Nach dieser Pflanze wurde der synthetische Farbstoff Fuchsin benannt, der Mitte der 1850er-Jahre gleich von drei Chemikern in drei Ländern entdeckt wurde. Fuchsin war der zweite jener Teerfarbstoffe, auch Anilinfarbstoffe genannt, die industriell in hoher Frequenz hergestellt werden konnten. Anilinfarbstoffe wurden zunächst zur Färbung von Seide gebraucht, alsbald aber auch für andere Naturfasern, beispielsweise Baumwolle.
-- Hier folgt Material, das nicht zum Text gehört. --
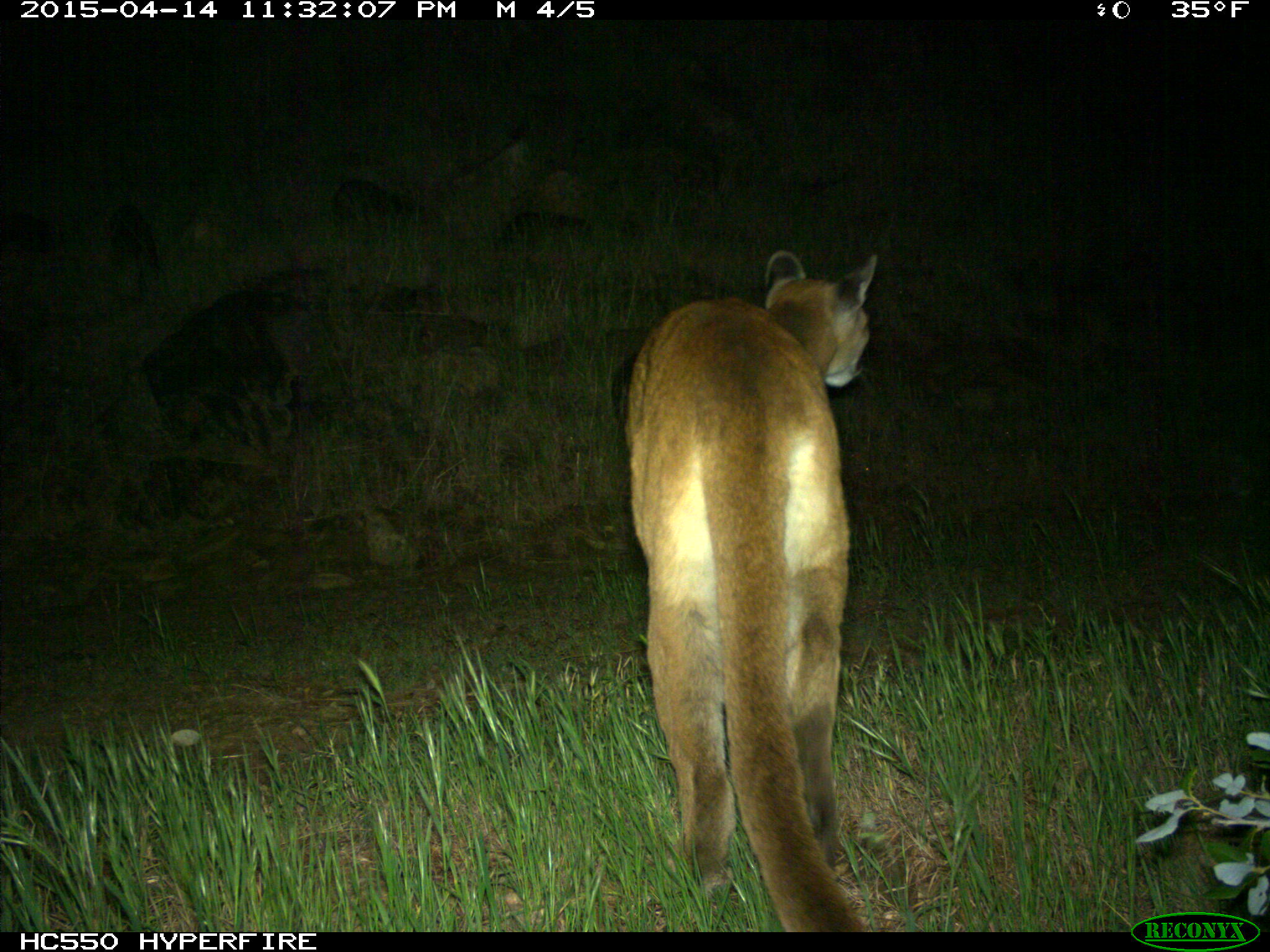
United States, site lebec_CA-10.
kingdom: Animalia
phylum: Chordata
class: Mammalia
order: Carnivora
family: Felidae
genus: Puma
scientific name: Puma concolor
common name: mountain lion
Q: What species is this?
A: Puma concolor (mountain lion).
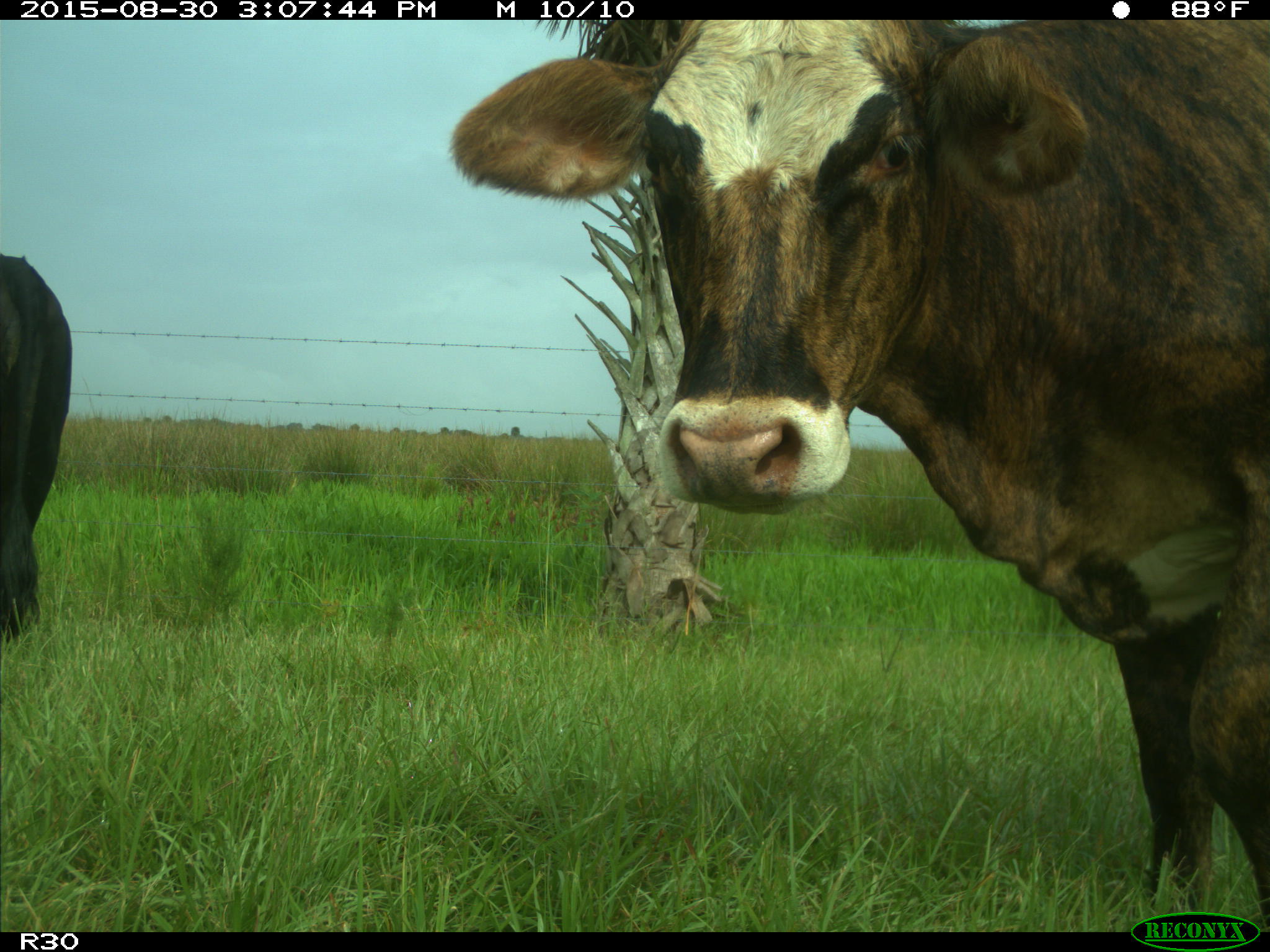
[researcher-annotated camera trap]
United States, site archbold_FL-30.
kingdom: Animalia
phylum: Chordata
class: Mammalia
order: Artiodactyla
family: Bovidae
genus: Bos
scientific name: Bos taurus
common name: domestic cow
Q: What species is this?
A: Bos taurus (domestic cow).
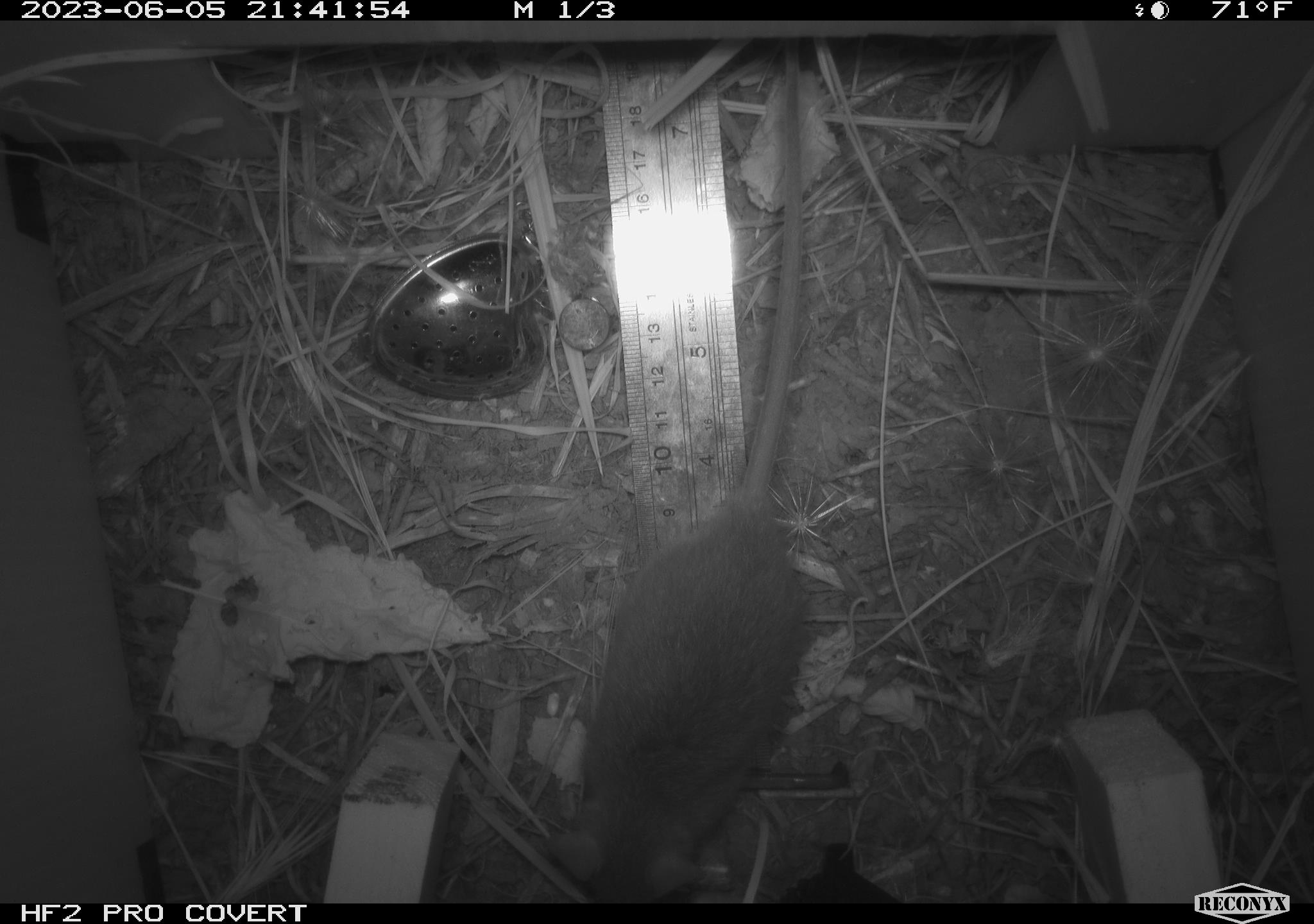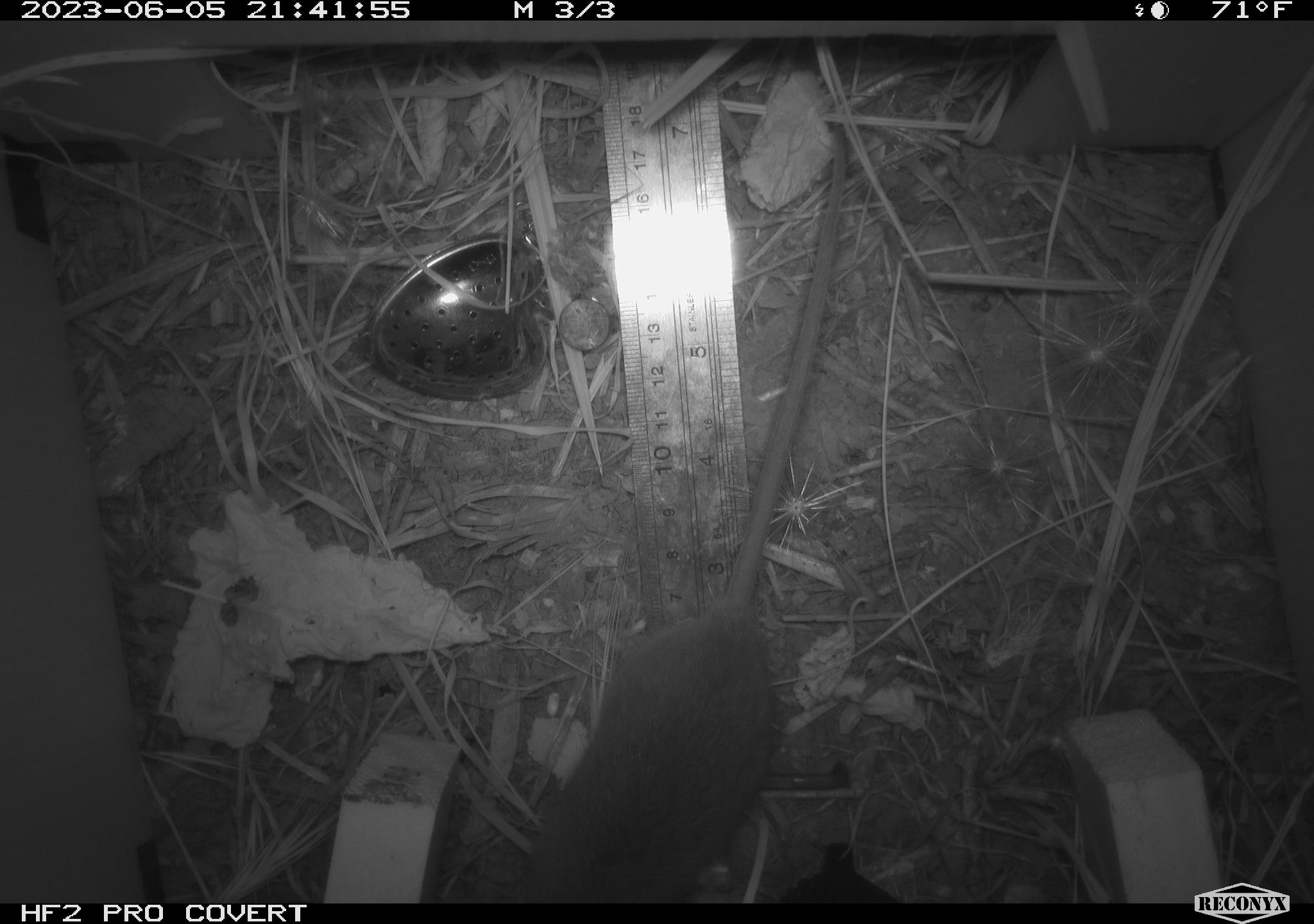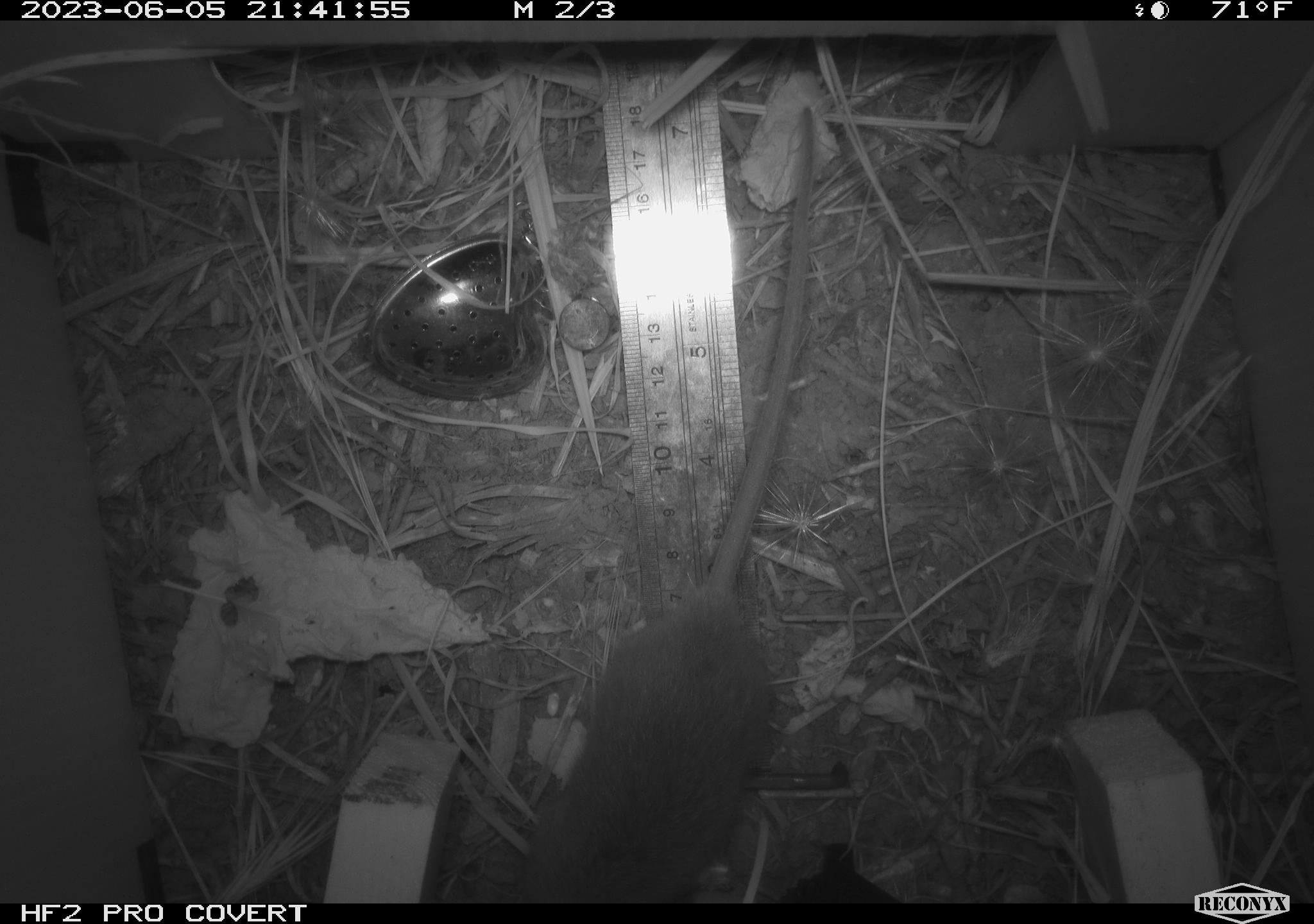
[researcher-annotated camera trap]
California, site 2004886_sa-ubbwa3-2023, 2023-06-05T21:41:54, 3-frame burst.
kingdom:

Später dienten sie auch zur Färbung von Papier und sogar von Lebensmitteln.
Doch die Herstellung des Fuchsins benötigte ein Arsenikverfahren, das einen ungeheuren Gestank freisetzte, die Umwelt und das Grundwasser mit Gift belastete.
Als die Schornsteine blühten
Und genau das wollte man 1864 man an der Rebgasse nicht mehr haben – deshalb wurde die Produktion ins Klybeck verschoben, auf die grüne Wiese, wie man heute sagt, wo dann alsbald die Schornsteine blühten. Der Aufbruch der neuen chemischen Industrie in Basel spielte sich also zunächst innerhalb der Stadt ab – und dann bald schon gegenüber, im St. Johann Quartier, bevor sie sich rheinaufwärts bewegte.
Hundert Jahre später hatten die Basler Chemie- und Pharmafirmen, die ab Mitte des 19. Jahrhunderts zu entstehen begannen, Standorte auf der ganzen Welt. Doch auf die Gründerzeit folgte natürlich erst ein langer, abenteuerlicher historischer Prozess, der von unerbittlichen Konkurrenzkämpfen, von Übernahmen, Verkäufen, Fusionen, Gelegenheiten und Schicksalsschlägen geprägt war.
Goldgräber-Stimmung im Quartier
Aus dem Elsass waren die ersten industriellen Färber nach Basel gekommen. Es gab Unternehmen mit Namen wie Huguenin-Koechlin aus Mülhausen oder der Industrielle Alexander Clavel aus Lyon, der seine – weiter oben erwähnte – Fuchsin-Fabrik von der Rebgasse ins Klybeck zügeln musste, weil es auch schon im 19. Jahrhundert Umweltverordnungen gab. In den 1870er-Jahren floss dann gleich noch mehr Kapital aus dem Elsass nach Basel, da Frankreich nach dem Deutsch-Französischen Krieg (1870 – 1871) enorm geschwächt war.
Clavel war der Erste, der Fuchsin in Basel industriell herstellte, seinen Betrieb an der Rebgasse hatte er 1859 gegründet. Als er fünf Jahre später ins Klybeck wechseln musste, baute er seine Fabrik gleich neben jene von Armand Gerber, der hier bereits seit einigen Monaten Teerfarben produzierte.
Gleichzeitig baute Alexander Preiswerk seine Guano-Fabrik, auf dem Gelände des heutigen Werkareals 3. Es herrschte also Goldgräber-Stimmung im Quartier. 1873 verkaufte Clavel seine Fabrik an die neugegründete Bindschedler & Busch, die 1884 in die Gesellschaft für chemische Industrie Basel Ciba AG umgewandelt wurde.
So flossen sie allmählich zusammen, jene Kräfte, die das Schicksal des Klybeck-Quartiers bis zum Ende des 20. Jahrhunderts definieren sollten. Sie bilden den Anfang einer Geschichte, die grossen wirtschaftlichen Gewinn erzeugte und gleichzeitig die Umwelt, die Natur, das Wasser, die Menschen massiven Belastungen aussetzte. Es ist ein Erbe, dem man sich auch heute noch gegenüber sieht und mit dem es umsichtig aufzuräumen gilt, um in eine neue Zukunft zu schreiten.